To był rejs mojego życia
Kiedy dowiedział się Pan, że będzie dowodził rejsem z papieżem Janem Pawłem II?
-Dowiedziałem się o tym na około dwa miesiące przed samym rejsem w trakcie przygotowywania statku Tryton. Razem z dyrektorem Żeglugi Augustowskiej Sławomirem Aleksandrowiczem nadzorowałem proces prac wykonywanych na statku. Było to duże przedsięwzięcie, bo Tryton był holownikiem, wybudowanym jeszcze w czasie II wojny światowej. Trafił do okręgowego zarządu dróg wodnych, skąd odkupiła go nasza żegluga z zamiarem przebudowania na jednostkę pasażerską. Okazją ku temu stała się wizyta papieża.
Tryton został przewieziony z Augustowa do Wigier, co też było dużym wyzwaniem.
-Gdy po przeprowadzonych pracach statek był gotowy do przewozu pasażerów, augustowscy przedsiębiorcy panowie Masiewicz i Zawadzki pomogli w jego transporcie z portu zarządu wodnego w Augustowie nad jezioro Wigry. Miało to miejsce około tygodnia przed wizytą Jana Pawła II. Transport odbył się bez żadnych komplikacji i trwał cztery godziny. Tryton został zwodowany na przystani przy Starym Folwarku. Tam też odbyły się jego oficjalne chrzciny, w których uczestniczyły m.in. władze powiatowe z Augustowa i Suwałk oraz dyrekcja żeglugi.
Czy statek przed rejsem był pilnowany przez ochronę zabezpieczającą wizytę?

------------------------------------------------------------------------

* **Zadanie do wykonania**
Proszę wyodrębnić bez zmian część powyższego tekstu o rejsie statkiem Tryton. Należy zacząć od słów „-Dowiedziałem się o” i zakończyć na słowach „było dużym wyzwaniem.”.

* **Wyodrębnione dane**
------------------------------------------------------------------------

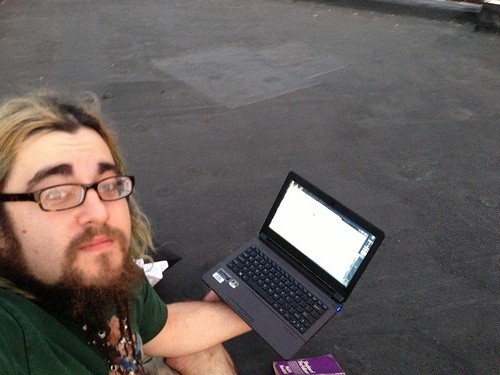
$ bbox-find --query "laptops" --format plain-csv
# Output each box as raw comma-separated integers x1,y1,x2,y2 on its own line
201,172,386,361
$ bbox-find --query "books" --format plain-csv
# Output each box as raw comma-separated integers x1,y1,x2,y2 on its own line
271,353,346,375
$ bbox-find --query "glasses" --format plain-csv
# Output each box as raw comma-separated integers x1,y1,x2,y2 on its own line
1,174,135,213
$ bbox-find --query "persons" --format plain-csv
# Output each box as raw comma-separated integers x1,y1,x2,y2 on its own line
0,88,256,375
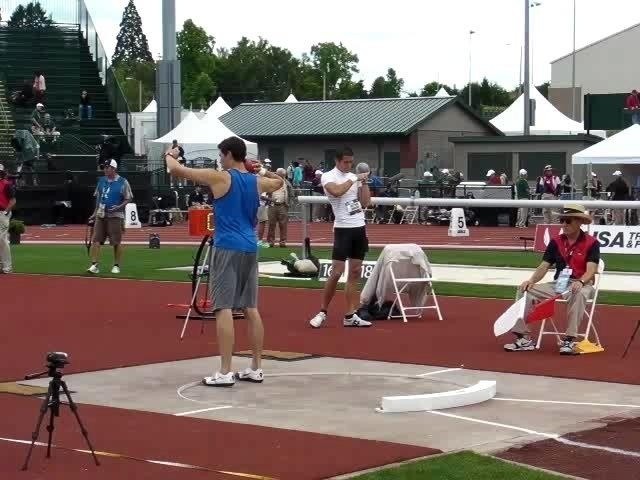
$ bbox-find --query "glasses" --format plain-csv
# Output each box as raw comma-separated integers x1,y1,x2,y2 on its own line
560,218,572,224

------------------------------------------------------------------------

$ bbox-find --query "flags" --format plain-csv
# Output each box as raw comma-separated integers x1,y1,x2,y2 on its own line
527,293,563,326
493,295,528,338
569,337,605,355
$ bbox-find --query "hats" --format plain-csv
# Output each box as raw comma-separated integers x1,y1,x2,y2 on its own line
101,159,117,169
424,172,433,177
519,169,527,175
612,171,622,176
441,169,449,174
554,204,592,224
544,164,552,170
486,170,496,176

------------------------------------------------------------------------

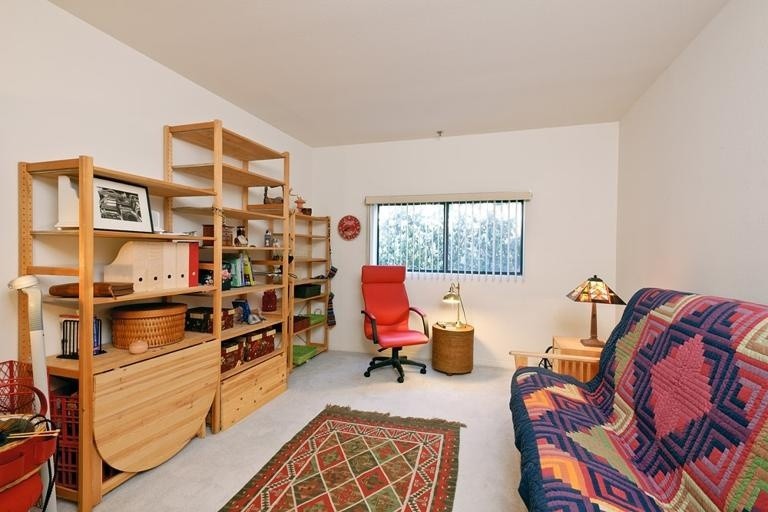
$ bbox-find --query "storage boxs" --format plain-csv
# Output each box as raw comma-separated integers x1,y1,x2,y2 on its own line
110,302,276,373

------------------------------------------------------------------------

* **Gotowa odpowiedź**
-Dowiedziałem się o tym na około dwa miesiące przed samym rejsem w trakcie przygotowywania statku Tryton. Razem z dyrektorem Żeglugi Augustowskiej Sławomirem Aleksandrowiczem nadzorowałem proces prac wykonywanych na statku. Było to duże przedsięwzięcie, bo Tryton był holownikiem, wybudowanym jeszcze w czasie II wojny światowej. Trafił do okręgowego zarządu dróg wodnych, skąd odkupiła go nasza żegluga z zamiarem przebudowania na jednostkę pasażerską. Okazją ku temu stała się wizyta papieża.
Tryton został przewieziony z Augustowa do Wigier, co też było dużym wyzwaniem.